Then she died.

I crawled into the heather alongside her and touched her face. I leaned down and put my head on her chest. I heard the last beat of her heart. Then her breath sighed out and all went still inside her. Around us, the wind blew softly and her bees busied themselves in the blossoms. Her body was still warm and she still smelled like my mother. I put my arms around her and closed my eyes. I rested my head on her breast and wondered what would become of me now that the woman who had loved me so was gone.

The day was just cooling when my father came looking for us. He had been to the sheep fields, I knew, for he carried on his arm a big bouquet of the little white roses that grew along the path. He came to the wooden gate in the low stone wall that surrounded the garden, looked in at us, and knew. He knew she was dead before he opened the gate. Still he ran to us, as if he could run back to a time when it wasn’t already too late. He dropped to his knees by her body and set his hands to her. He breathed hard and flung his heart into her, searching her flesh for some sign of life. He dragged me with him, and I knew what he knew. She was irrevocably gone.

He gathered us both up to him, threw back his head, and howled. His jaws stretched wide, his face turned up to the sky, and the ridges of muscle in his neck stood out.

He made no sound. Yet the grief that poured through him and up to the sky soaked me and choked me. I drowned in his sorrow. I put my hands against his chest and tried to lever away from him, but could not. From impossibly far away, I felt my sister. She battered at him, demanding to know what was wrong. There were others, ones I had never met, shouting into his mind, offering to send soldiers, to lend strength, to do anything for him that could possibly be done. But he could not even verbalize his pain.

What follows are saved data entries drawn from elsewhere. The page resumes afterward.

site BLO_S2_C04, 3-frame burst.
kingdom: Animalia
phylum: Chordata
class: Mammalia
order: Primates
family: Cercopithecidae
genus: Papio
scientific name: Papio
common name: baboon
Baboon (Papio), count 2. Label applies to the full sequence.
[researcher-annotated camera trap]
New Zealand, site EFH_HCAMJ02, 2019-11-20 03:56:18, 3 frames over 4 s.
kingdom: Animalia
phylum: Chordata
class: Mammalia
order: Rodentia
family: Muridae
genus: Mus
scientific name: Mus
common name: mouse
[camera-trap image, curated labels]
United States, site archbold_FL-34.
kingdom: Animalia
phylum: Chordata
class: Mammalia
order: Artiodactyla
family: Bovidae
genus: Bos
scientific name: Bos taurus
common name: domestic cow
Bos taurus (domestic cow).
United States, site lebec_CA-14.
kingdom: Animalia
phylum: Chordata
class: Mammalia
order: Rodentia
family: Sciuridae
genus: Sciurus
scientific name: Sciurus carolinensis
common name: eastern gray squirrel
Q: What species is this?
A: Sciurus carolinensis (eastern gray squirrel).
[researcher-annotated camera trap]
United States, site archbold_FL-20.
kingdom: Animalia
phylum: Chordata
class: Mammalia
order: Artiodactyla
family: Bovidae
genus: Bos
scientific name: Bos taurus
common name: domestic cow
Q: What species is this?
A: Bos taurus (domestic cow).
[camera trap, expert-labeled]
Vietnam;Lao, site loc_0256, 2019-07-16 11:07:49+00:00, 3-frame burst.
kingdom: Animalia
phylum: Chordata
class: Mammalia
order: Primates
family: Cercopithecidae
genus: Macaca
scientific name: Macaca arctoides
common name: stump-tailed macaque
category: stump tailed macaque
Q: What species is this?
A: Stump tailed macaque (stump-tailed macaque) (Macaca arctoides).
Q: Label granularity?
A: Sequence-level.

It’s my mother! my sister suddenly grasped. And, Leave him alone. Leave us alone! she commanded them all, and they receded like a tide.

But still his grief roared on, a storm that battered me with tempest winds that I could not escape. I squirmed wildly, knowing that I was fighting for my sanity and possibly my life. I do not think he even knew he held me trapped between his thundering heart and my mother’s cooling body. I wriggled out from under his arm and fell back to the earth and lay there, gasping like a fish out of water.

The slight distance I had gained from him was not enough. I was plunged into a maelstrom of memories. A kiss stolen on a stairway. The first time she had touched his hand and it was no accident. I saw my mother running down a beach of black sand and stone. I recognized the ocean that I had never seen. Her red skirts and blue scarves flapped in the wind and she was laughing over her shoulder as my father chased her. His heart had pounded with joy at the thought that he might catch her, might playfully hold her in his arms, for just a moment. They were children, I suddenly saw, children at play, only a handful of years older than I was now. They had never grown older, neither one of them, not really. All their lives she had remained that girl to him, that wondrous girl just a few years older than he was, but so worldly wise, so female to all that was so male in his life.

“Molly!” he cried out, the word suddenly breaking from him. But he had no breath to shout it; he gasped it out. He crumpled over her body, weeping. His voice came in a whisper. “I’m all alone. I’m all alone. Molly. You can’t be gone. I can’t be this alone.”

I didn’t speak to him. I did not remind him that he still had me, for that was not what he was talking about. He still had Nettle, too, and Chade and Dutiful and Thick. But I knew his heart then; could not help but know it as the feelings gushed out of him like blood from a killing wound. His grief mirrored mine exactly. There would never again be anyone like her. Never anyone who would love us so completely, with so little reason. I gave myself over to his grief. I sprawled on my back on the earth and watched the sky darken and the summer stars begin to appear in the deep-blue sky.

A kitchenmaid found us there, shrieked in horror, and then ran back to the house to fetch help. The servants came back with lanterns, half-afraid of the master in his wild grief. But they had no need to be cautious. All strength had gone out of him. He could not even rise from his knees, not even when they tugged her body from his arms to carry her back to the house.

It was only when they reached for me that he roused himself. “No,” he said, and in that moment he claimed me as his. “No. She is mine now. Cub, come here, to me. I will take you in.”

I set my teeth to his touch as he picked me up. I kept my body stiff and straight as I always did whenever he held me and looked away from his face. I could not bear him, could not bear his feelings. But the truth was on me and I had to speak it. I caught my breath and whispered by his ear the poem from my dream. “When the bee to the earth does fall, the butterfly comes back to change all.”